IMF says wiping out poverty key challenge in new millennium
International Monetary Fund (IMF) managing director Michael Camdessus said today a key challenge in the new millennium was the need for "an unwavering focus" on poverty reduction, reports AFP.
The reduction of poverty was "even more daunting and urgent challenge" than the prevention of financial crises in a world of closely-linked capital markets, Camdessus said in a special article he contributed to Singapore's Straits Times newspaper.
He urged the advanced countries to live up to their pledges of assistance and reinforce their actions in poverty eradication by opening their doors wider to exports from poor countries.
Camdessus said the challenge of poverty was not confined just to the countries that, in per capita terms, qualify for debt relief and concessional lending.
He pointed out that one of the sad truths of the financial crisis which broke out in mid-1997 and swept through emerging market economies was "the most vulnerable members of those societies bore the heaviest burden."

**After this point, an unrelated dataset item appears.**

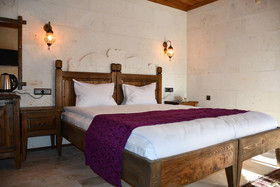 Cappadocia Stone Rooms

"Thus, it is essential that governments in these countries - supported by the international community - maintain their commitment to social-safety-net programmes to ensure that everybody is able to weather the storm," said the IMF chief who is scheduled to step down mid-February after nearly 13 years in office.

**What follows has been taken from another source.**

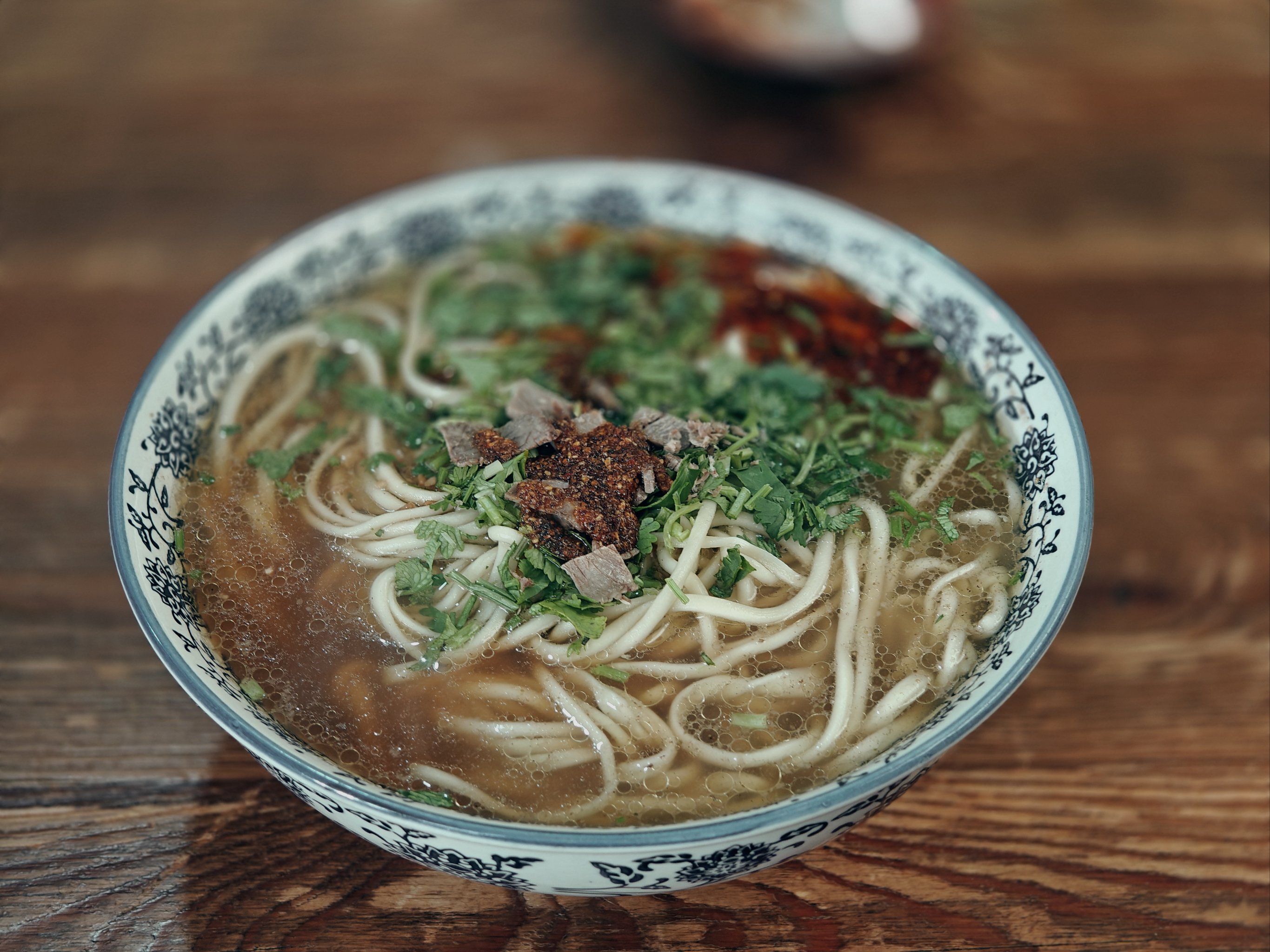 學(xué)拉面技術(shù)需要多少錢？揭秘成本與收益的平衡點！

He said some 1.3 billion people live on less than one US dollar a day in the world's poorest countries.
Camdessus said there was every reason to believe the coming decades would bring material benefits to hundreds of millions more people, and bold steps should be made to improve human conditions throughout the world.
"But this will require an unwavering focus on poverty reduction.

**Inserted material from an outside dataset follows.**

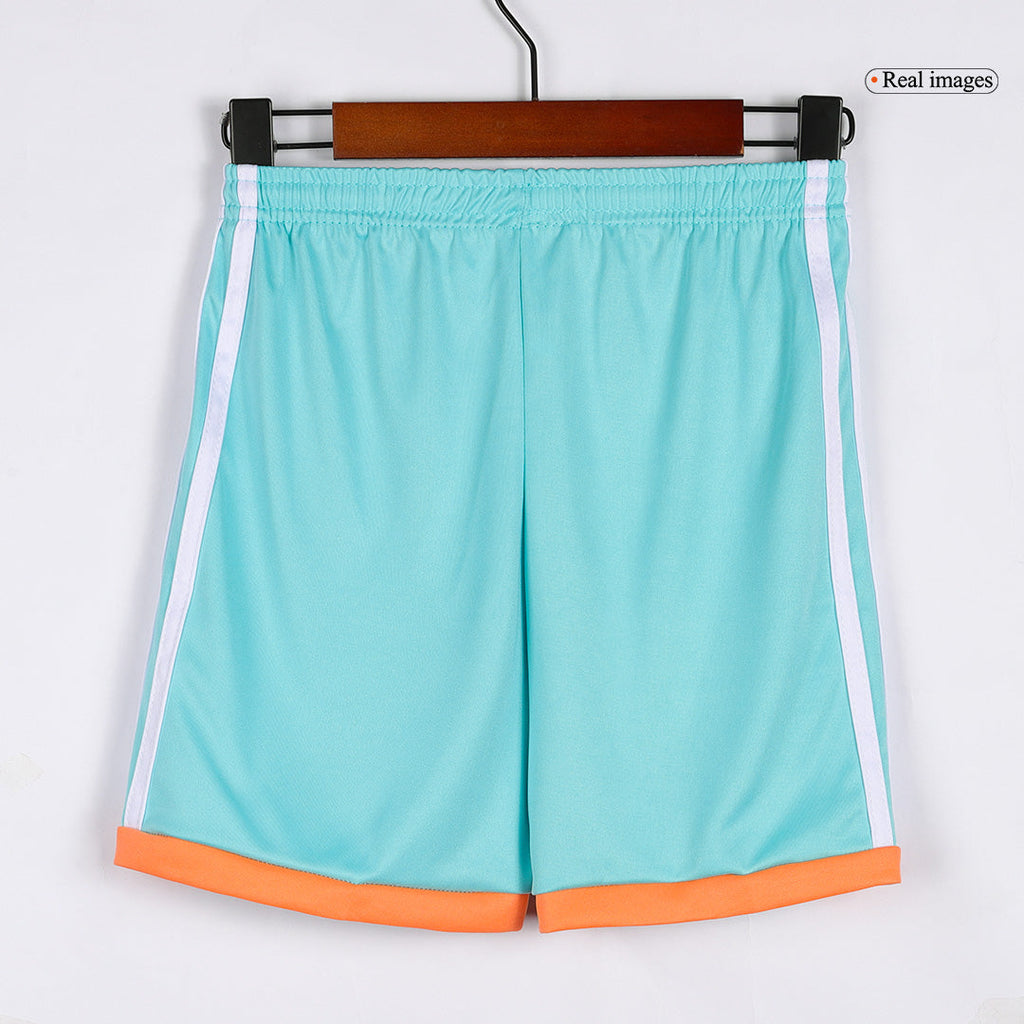 Inter Miami CF Third Maillot Kit 2024 Enfant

"And for the world to be able to maintain and develop it, it will be essential the new millennium be marked by renewed commitment to stability through strengthened policy discipline in the framework of the new financial architecture," Camdessus explained.
The IMF is in the forefront of efforts to devise the new financial architecture that can help prevent a repeat of the financial crisis which plunged most of Asia into recession.
Camdessus said perhaps the most important lesson of the 1990s was the world was now confronted by a new and more complex breed of financial crisis, "which can be prevented only if we continue to tackle the shortcomings of the global financial system."
He said the rapid rebound of the emerging market economies from the depths of the crisis underlined the benefits of a world tied together by open markets, freer capital flows and international policy cooperation.
But uncertainties continued to hang over the world economy and it was essential to avoid complacency, he warned.
Camdessus said financial systems in several of the crisis-hit countries remained burdened by bad debts and added corporate restructuring still had a long way to go if these economies were to regain their health fully.